▶ _EXERCISE INSTRUCTIONS_
Can you print the whole listing below word for word, leaving out the pictures?
● ● ● ● ● ● ●
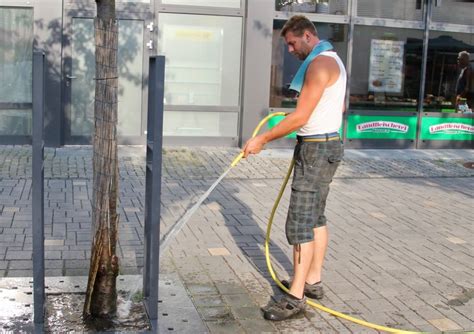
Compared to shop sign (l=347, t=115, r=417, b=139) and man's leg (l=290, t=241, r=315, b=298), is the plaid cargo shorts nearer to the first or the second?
man's leg (l=290, t=241, r=315, b=298)

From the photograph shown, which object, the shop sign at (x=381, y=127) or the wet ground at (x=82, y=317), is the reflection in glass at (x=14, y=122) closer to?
the shop sign at (x=381, y=127)

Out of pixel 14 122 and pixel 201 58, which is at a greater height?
pixel 201 58

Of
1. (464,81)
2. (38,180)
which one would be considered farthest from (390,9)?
(38,180)

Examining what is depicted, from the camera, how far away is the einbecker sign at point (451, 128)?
1302 centimetres

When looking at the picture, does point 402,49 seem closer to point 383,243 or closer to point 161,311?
point 383,243

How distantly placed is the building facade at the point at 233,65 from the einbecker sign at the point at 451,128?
2cm

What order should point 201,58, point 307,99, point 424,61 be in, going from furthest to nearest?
point 424,61, point 201,58, point 307,99

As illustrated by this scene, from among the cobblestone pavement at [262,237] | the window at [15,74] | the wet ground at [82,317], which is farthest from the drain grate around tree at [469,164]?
the wet ground at [82,317]

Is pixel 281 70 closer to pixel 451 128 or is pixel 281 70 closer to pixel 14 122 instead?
pixel 451 128

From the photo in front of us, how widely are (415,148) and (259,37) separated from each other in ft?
12.2

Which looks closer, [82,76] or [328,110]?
[328,110]

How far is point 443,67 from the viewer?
13016 mm

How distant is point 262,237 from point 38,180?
2.95 metres

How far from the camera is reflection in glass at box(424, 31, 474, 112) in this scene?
42.4 ft
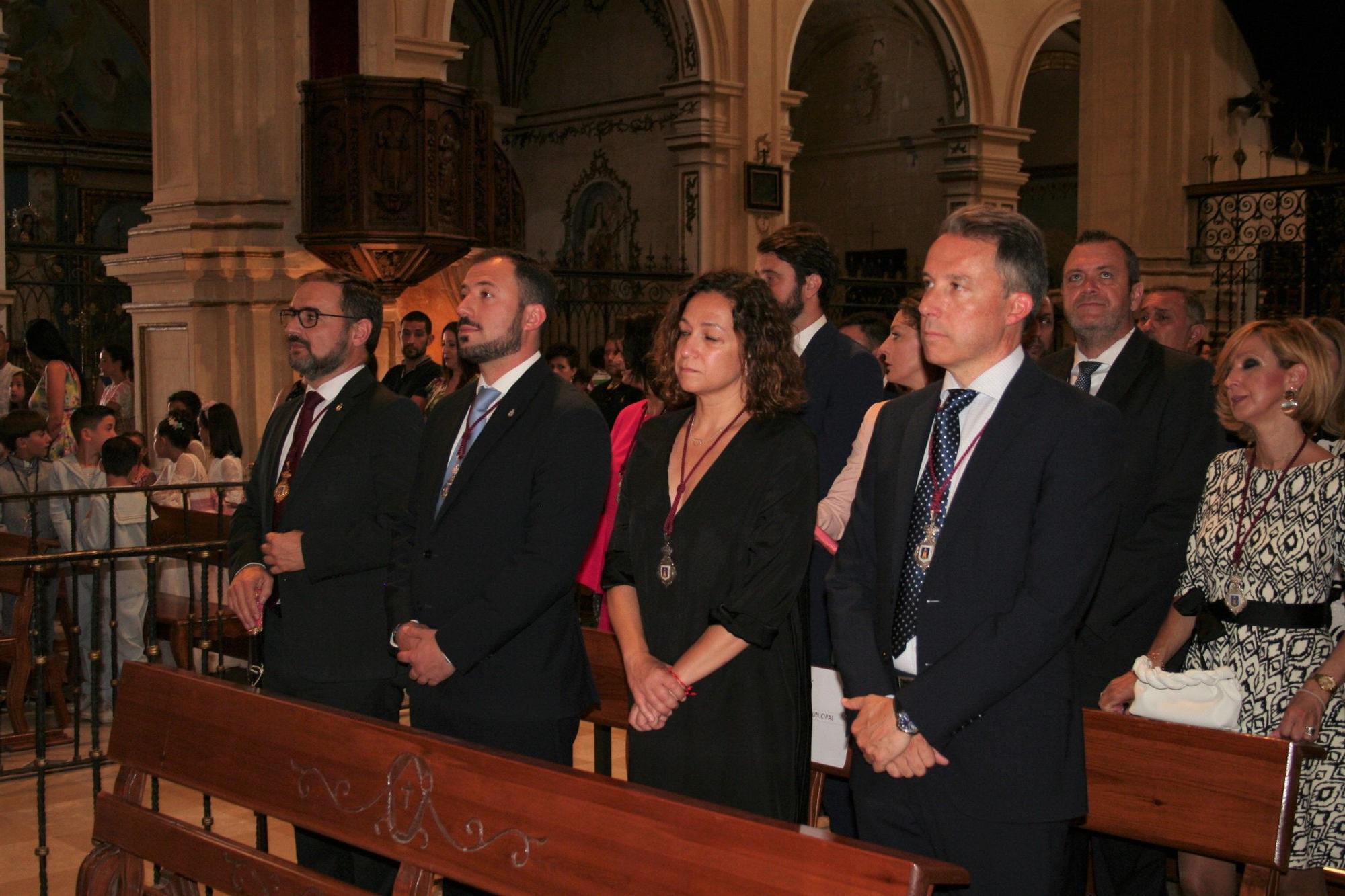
● ● ● ● ● ● ●
▶ _TASK RESULT_
Compared to shop sign (l=347, t=115, r=417, b=139) and man's leg (l=290, t=241, r=315, b=298), is the plaid cargo shorts nearer to the first or the second?
man's leg (l=290, t=241, r=315, b=298)

From the photograph shown, which object, the shop sign at (x=381, y=127) or the wet ground at (x=82, y=317), is the reflection in glass at (x=14, y=122) closer to?
the shop sign at (x=381, y=127)

Out of pixel 14 122 and pixel 201 58, which is at a greater height?
pixel 201 58

Of
1. (464,81)
2. (38,180)
which one would be considered farthest from (390,9)?
(38,180)

Examining what is depicted, from the camera, how far away is the einbecker sign at point (451, 128)?
1302 centimetres

When looking at the picture, does point 402,49 seem closer to point 383,243 or closer to point 161,311?
point 383,243

How distantly placed is the building facade at the point at 233,65 from the einbecker sign at the point at 451,128?
2cm

What order should point 201,58, point 307,99, point 424,61 be in, going from furthest to nearest?
point 424,61, point 201,58, point 307,99

As illustrated by this scene, from among the cobblestone pavement at [262,237] | the window at [15,74] | the wet ground at [82,317], which is farthest from the drain grate around tree at [469,164]?
the wet ground at [82,317]

Is pixel 281 70 closer to pixel 451 128 or is pixel 281 70 closer to pixel 14 122 instead?
pixel 451 128

From the photo in front of us, how widely are (415,148) and (259,37) separated from each other in ft?
12.2

Which looks closer, [82,76] or [328,110]?
[328,110]

How far is point 443,67 from the viewer?
13016 mm

How distant is point 262,237 from point 38,180?
2.95 metres

How far from the camera is reflection in glass at box(424, 31, 474, 112) in this scene?
42.4 ft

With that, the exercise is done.